**Aim of the task**. Please set out each line below exactly as it stands, without the images.

[Collected data entries]
----------
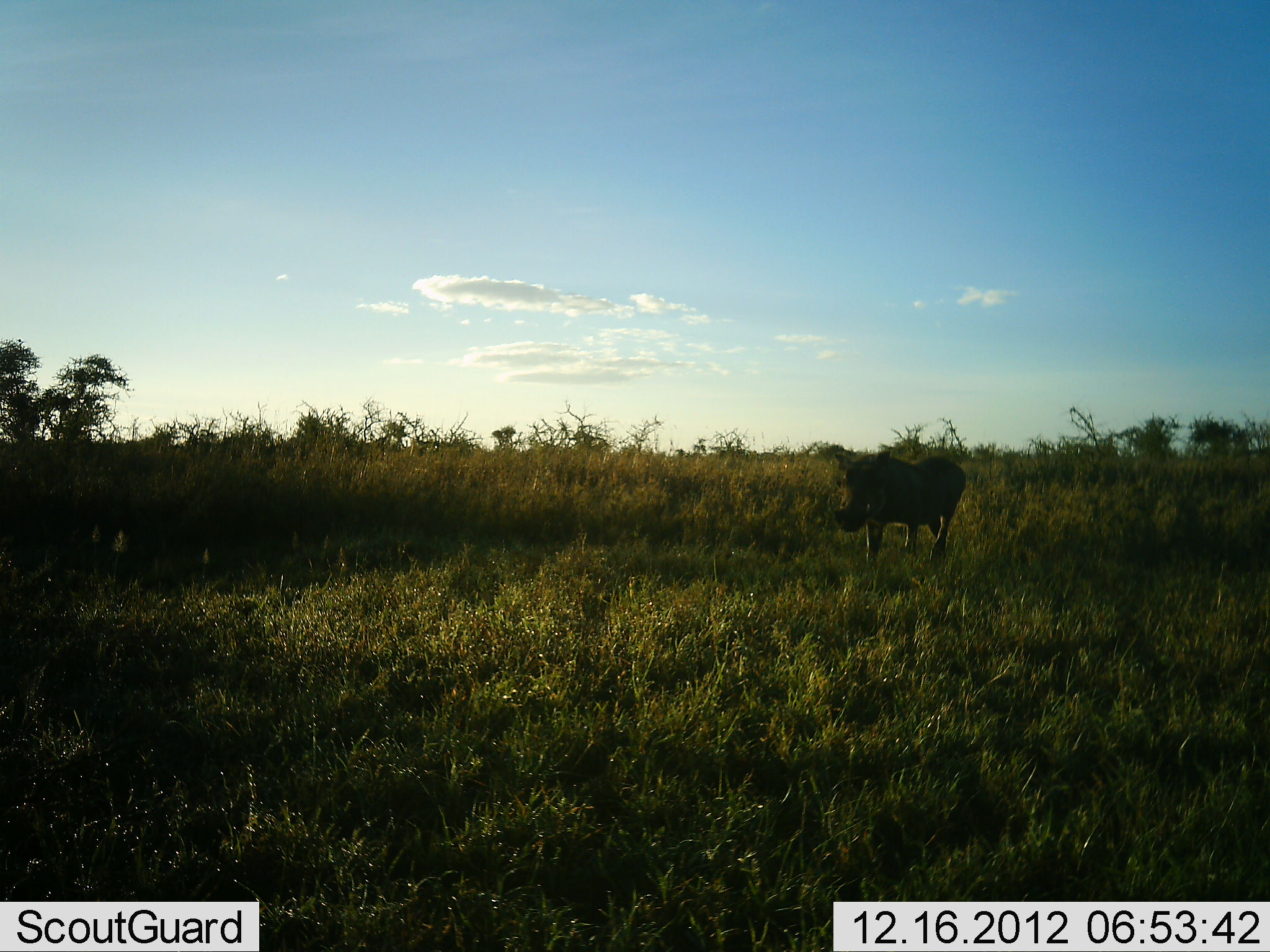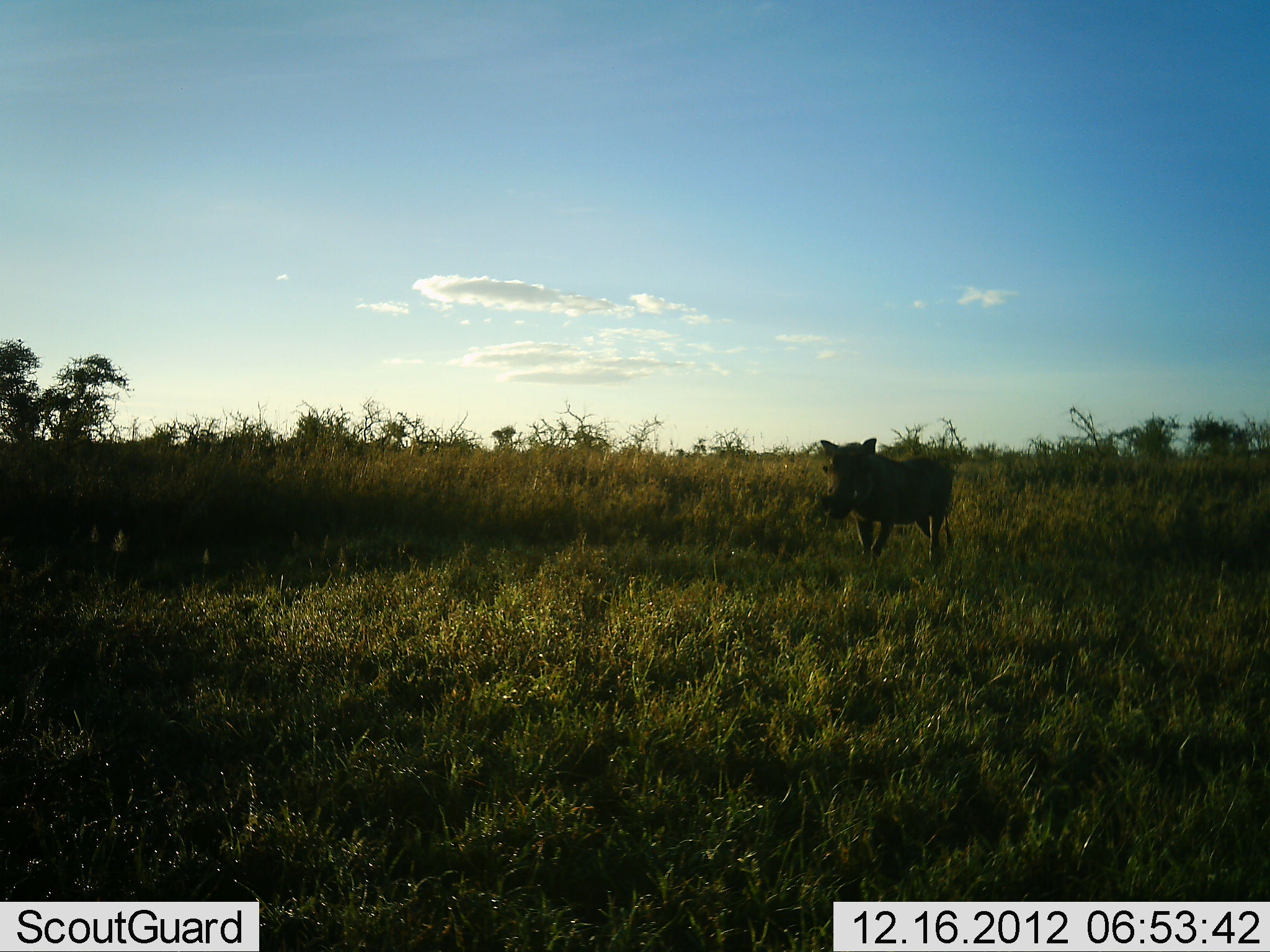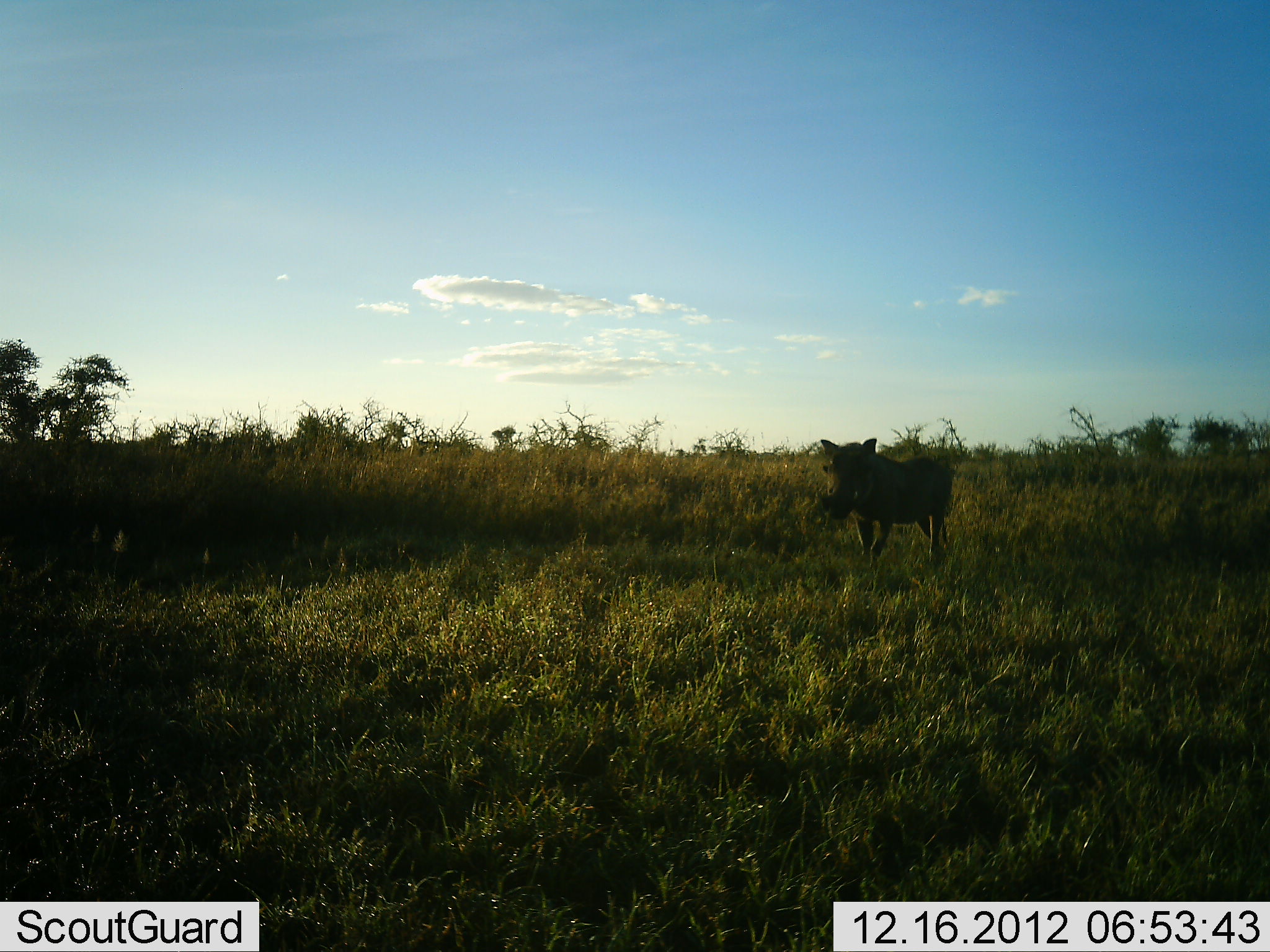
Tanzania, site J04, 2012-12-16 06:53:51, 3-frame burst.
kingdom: Animalia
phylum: Chordata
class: Mammalia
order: Artiodactyla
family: Suidae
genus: Phacochoerus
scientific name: Phacochoerus africanus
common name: warthog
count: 1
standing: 52%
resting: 0%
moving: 43%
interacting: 0%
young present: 0%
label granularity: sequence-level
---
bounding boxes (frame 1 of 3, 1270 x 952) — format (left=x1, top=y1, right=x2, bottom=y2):
animal: (left=832, top=451, right=968, bottom=568)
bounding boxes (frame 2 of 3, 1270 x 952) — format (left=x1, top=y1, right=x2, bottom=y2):
animal: (left=817, top=437, right=957, bottom=570)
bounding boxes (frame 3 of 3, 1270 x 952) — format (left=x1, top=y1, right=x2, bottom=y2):
animal: (left=817, top=437, right=954, bottom=571)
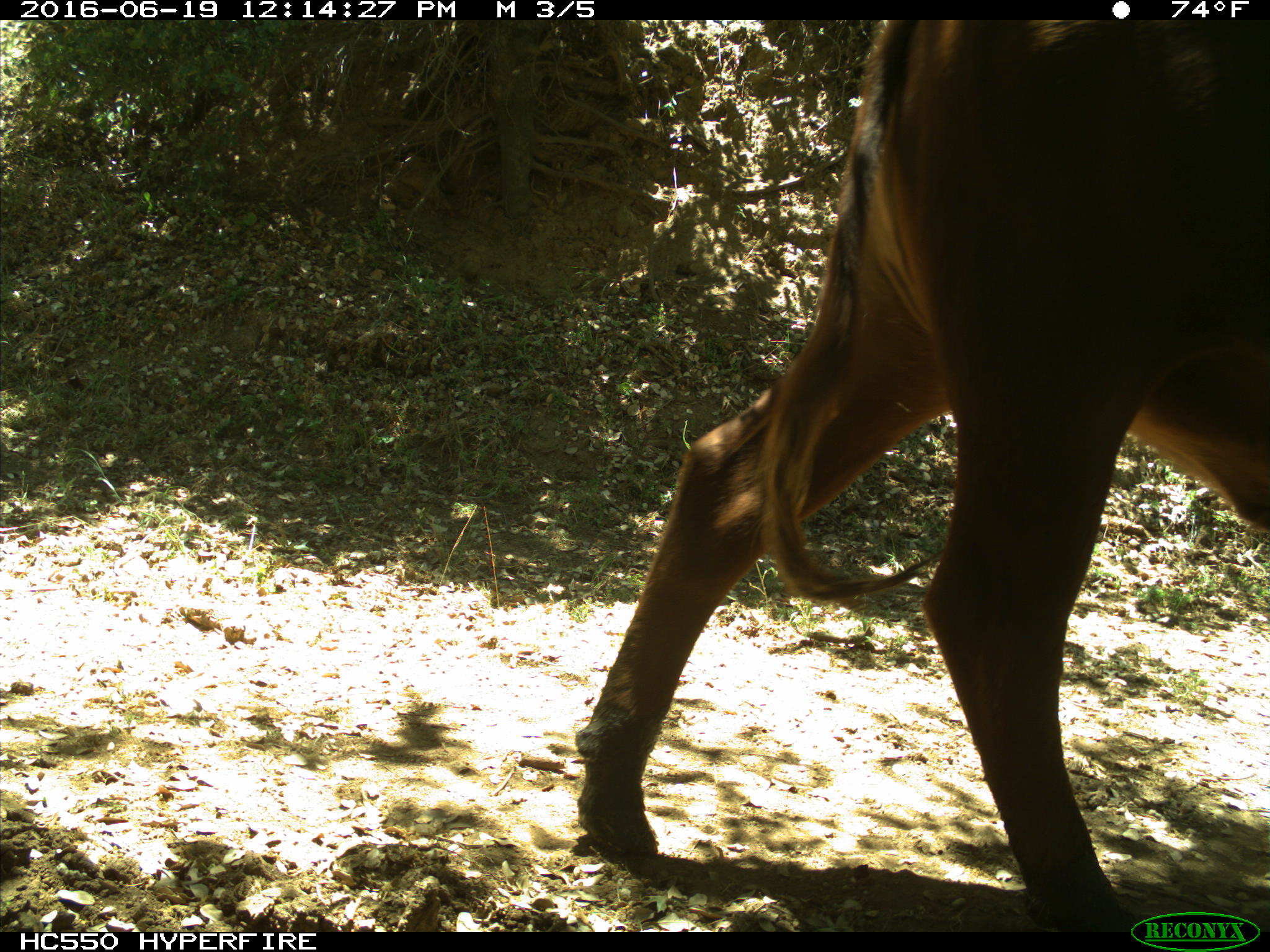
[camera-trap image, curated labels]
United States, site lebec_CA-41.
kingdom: Animalia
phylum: Chordata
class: Mammalia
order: Artiodactyla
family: Bovidae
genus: Bos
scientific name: Bos taurus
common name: domestic cow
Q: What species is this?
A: Bos taurus (domestic cow).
----------
**Task output**.
Tanzania, site J04, 2012-12-16 06:53:51, 3-frame burst.
kingdom: Animalia
phylum: Chordata
class: Mammalia
order: Artiodactyla
family: Suidae
genus: Phacochoerus
scientific name: Phacochoerus africanus
common name: warthog
count: 1
standing: 52%
resting: 0%
moving: 43%
interacting: 0%
young present: 0%
label granularity: sequence-level
---
bounding boxes (frame 1 of 3, 1270 x 952) — format (left=x1, top=y1, right=x2, bottom=y2):
animal: (left=832, top=451, right=968, bottom=568)
bounding boxes (frame 2 of 3, 1270 x 952) — format (left=x1, top=y1, right=x2, bottom=y2):
animal: (left=817, top=437, right=957, bottom=570)
bounding boxes (frame 3 of 3, 1270 x 952) — format (left=x1, top=y1, right=x2, bottom=y2):
animal: (left=817, top=437, right=954, bottom=571)
[camera-trap image, curated labels]
United States, site lebec_CA-41.
kingdom: Animalia
phylum: Chordata
class: Mammalia
order: Artiodactyla
family: Bovidae
genus: Bos
scientific name: Bos taurus
common name: domestic cow
Q: What species is this?
A: Bos taurus (domestic cow).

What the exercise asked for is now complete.